### [Exercise objective]
Rewrite the rows below as a numbered list, one line per number, and omit the blank lines.

---------- Records to process

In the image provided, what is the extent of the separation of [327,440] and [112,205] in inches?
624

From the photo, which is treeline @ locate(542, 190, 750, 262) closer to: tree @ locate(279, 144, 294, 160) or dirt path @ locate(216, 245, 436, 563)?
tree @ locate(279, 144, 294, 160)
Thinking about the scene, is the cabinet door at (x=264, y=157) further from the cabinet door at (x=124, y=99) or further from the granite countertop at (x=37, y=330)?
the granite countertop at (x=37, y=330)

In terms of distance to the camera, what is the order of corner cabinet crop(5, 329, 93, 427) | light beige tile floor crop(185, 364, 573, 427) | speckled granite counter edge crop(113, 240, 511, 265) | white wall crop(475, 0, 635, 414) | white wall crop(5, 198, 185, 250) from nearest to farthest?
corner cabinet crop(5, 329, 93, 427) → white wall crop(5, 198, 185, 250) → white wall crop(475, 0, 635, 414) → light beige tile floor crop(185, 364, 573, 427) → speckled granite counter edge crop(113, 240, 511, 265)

--------------------

### [Task answer]
1. In the image provided, what is the extent of the separation of [327,440] and [112,205] in inches?
2. 624
3. From the photo, which is treeline @ locate(542, 190, 750, 262) closer to: tree @ locate(279, 144, 294, 160) or dirt path @ locate(216, 245, 436, 563)?
4. tree @ locate(279, 144, 294, 160)
5. Thinking about the scene, is the cabinet door at (x=264, y=157) further from the cabinet door at (x=124, y=99) or further from the granite countertop at (x=37, y=330)?
6. the granite countertop at (x=37, y=330)
7. In terms of distance to the camera, what is the order of corner cabinet crop(5, 329, 93, 427) | light beige tile floor crop(185, 364, 573, 427) | speckled granite counter edge crop(113, 240, 511, 265) | white wall crop(475, 0, 635, 414) | white wall crop(5, 198, 185, 250) from nearest to farthest?
8. corner cabinet crop(5, 329, 93, 427) → white wall crop(5, 198, 185, 250) → white wall crop(475, 0, 635, 414) → light beige tile floor crop(185, 364, 573, 427) → speckled granite counter edge crop(113, 240, 511, 265)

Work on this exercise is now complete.